Why a Brand Audit Matters

Brand Audit

­­­­Why A Brand Audit Matters
The word “audit” has such a negative connotation doesn’t it? The first thing most people think of when they hear the word “audit” is the IRS. Negative word association for sure!

But did you know that the definition of the word audit is “an official inspection of…” or “a systematic review or assessment of something.”

The most valuable brands in the world have achieved their position not just through implementing an initially strong branding strategy but also by monitoring changes in customer perceptions over time, and being strategically receptive to those changes.

Letting your brand go without periodic brand audits can often lead to missed messages and opportunities when it comes to reaching and engaging your ideal customers.

What is a Brand Audit?
A brand audit is taking an in-depth analysis of all the touchpoints between your brand and your customers. Effort should be given to measure and quantify the impact of the brand on customers, their decision, and the company’s financial performance.

Because branding is a strategic point of view, not just a set of activities, a brand audit should be utilized as a key tool for creating and maintaining a competitive advantage.

There are several steps involved in auditing your current brand. Evaluating your internal brand arsenal is critical to gain an understanding of the brand from a customer’s perspective. You will also need to understand how your brand fares with your employees, salesforce, suppliers, distributors, and any channel partners. At a minimum, you should uncover from your brand audit the answers to the following questions:

  1. What can be capitalized on or corrected?
  2. What sets our brand apart from our competitors, in the eyes of our customers and team members?
  3. How favorable or unfavorable are perceptions about our brand?
  4. How deeply are views about our brand held? What are the emotional responses?
  5. How do your customers and team members define our S.W.O.T. (Strengths, Weaknesses, Opportunities, Threats)?

Getting Started
It is important to get a large enough data sample to really be able to evaluate trends in the feedback. So how do you get the information you need?

Qualitative Research
Qualitative research is primarily exploratory. It is used to gain an understanding of underlying reasons, opinions, and motivations. It provides deeper insights into the feedback and helps to develop ideas to aid in business growth and development.

Qualitative research is also used to uncover trends in thought and opinions, and dive deeper into any problems or possible solutions.

Qualitative data collection methods vary using unstructured or semi- structured techniques. Some common methods used include focus groups (group discussions), individual interviews (which are preferred), and participation/observations.

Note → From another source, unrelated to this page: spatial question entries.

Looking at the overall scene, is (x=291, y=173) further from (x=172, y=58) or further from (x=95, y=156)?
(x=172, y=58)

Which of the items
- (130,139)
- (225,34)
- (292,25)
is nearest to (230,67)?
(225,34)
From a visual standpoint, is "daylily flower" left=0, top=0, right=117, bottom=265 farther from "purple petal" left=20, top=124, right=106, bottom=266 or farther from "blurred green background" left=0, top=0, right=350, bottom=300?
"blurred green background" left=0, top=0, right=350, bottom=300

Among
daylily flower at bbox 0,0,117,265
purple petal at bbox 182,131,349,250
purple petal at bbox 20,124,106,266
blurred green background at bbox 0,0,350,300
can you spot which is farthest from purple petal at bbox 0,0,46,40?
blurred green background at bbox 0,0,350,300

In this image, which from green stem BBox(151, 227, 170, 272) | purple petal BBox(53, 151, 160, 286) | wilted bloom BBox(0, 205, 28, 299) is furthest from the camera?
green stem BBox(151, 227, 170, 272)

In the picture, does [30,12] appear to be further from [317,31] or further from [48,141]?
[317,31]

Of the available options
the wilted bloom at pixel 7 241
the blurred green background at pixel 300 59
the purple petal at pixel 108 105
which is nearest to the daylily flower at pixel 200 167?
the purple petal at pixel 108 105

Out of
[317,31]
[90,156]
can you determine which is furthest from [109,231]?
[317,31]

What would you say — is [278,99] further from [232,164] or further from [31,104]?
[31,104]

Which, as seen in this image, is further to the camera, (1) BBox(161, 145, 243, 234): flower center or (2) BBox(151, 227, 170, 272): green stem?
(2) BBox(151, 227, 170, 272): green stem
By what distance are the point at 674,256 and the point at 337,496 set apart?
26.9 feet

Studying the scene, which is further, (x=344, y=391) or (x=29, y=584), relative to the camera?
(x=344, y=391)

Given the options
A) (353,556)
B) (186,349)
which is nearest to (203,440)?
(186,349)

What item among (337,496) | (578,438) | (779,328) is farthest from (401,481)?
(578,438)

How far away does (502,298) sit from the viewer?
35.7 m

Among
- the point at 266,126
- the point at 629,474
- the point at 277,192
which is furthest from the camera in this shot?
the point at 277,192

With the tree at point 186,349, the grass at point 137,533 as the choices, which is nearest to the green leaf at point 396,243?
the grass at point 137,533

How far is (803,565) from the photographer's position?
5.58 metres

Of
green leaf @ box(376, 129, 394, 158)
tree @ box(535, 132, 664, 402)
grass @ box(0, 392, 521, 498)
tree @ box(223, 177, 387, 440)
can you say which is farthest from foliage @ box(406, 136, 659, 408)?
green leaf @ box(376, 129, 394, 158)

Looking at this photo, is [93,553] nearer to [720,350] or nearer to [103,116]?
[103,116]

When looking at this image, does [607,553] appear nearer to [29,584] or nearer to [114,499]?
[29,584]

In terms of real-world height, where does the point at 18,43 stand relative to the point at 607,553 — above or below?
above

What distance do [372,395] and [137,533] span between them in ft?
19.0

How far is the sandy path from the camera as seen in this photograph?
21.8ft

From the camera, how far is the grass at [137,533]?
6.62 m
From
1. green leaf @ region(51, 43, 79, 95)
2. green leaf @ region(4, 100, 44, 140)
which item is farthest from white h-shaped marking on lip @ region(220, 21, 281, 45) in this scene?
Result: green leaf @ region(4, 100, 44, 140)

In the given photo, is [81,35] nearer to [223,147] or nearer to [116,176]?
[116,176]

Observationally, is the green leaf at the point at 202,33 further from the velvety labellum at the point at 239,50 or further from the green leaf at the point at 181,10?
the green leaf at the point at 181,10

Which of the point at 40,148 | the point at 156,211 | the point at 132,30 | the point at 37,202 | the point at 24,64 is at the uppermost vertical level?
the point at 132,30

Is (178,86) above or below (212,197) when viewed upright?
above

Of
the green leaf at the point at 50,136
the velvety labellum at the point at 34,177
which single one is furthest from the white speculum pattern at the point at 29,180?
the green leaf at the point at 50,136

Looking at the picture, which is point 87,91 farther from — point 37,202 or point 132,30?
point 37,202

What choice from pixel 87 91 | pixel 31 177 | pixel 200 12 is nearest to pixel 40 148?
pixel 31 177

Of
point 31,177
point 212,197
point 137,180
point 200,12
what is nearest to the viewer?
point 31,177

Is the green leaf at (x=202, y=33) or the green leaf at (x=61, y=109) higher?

It is important to have at least 90% of your questions be the same across all interviews in order to be able to measure trends and to have 10% of your questions custom developed based on the team member’s company role, job description, department, years of service, and specific customer and team member interactions.

Quantitative Research
Quantitative research is used to quantify the information by way of generating numerical data or data that can be transformed into useable statistics. It is used to quantify attitudes, opinions, behaviors, and other defined variables – and generalize results from a larger sample population. Quantitative research uses measurable data to formulate facts and uncover patterns in research. Quantitative data collection methods are much more structured than qualitative data collection methods.

Quantitative data collection methods include various forms of surveys used to gain statistically significant data to help support the qualitative research.

Your Results
Upon completion of your brand audit, you should have the necessary information to uncover the following:

  • The company’s S.W.O.T
  • Internal and external perspectives on brand, services, knowledge, culture, quality, expectations, and differentiators
  • Areas of communication breakdowns throughout internal processes or between departments/office locations
  • An ideal customer profile
  • Factors that influence customers’ decisions when making a purchase
  • How to reach, engage, and retain your ideal customers

Brand audits need to be a part of your marketing strategy to ensure your company is staying consistent with your position, message, and attitude. A brand audit will help your marketing department gain an in-depth understanding of your team’s and customer’s perspectives of your brand, service, knowledge, culture, quality, expectations, and differentiators. The end result – a better marketing strategy for your company.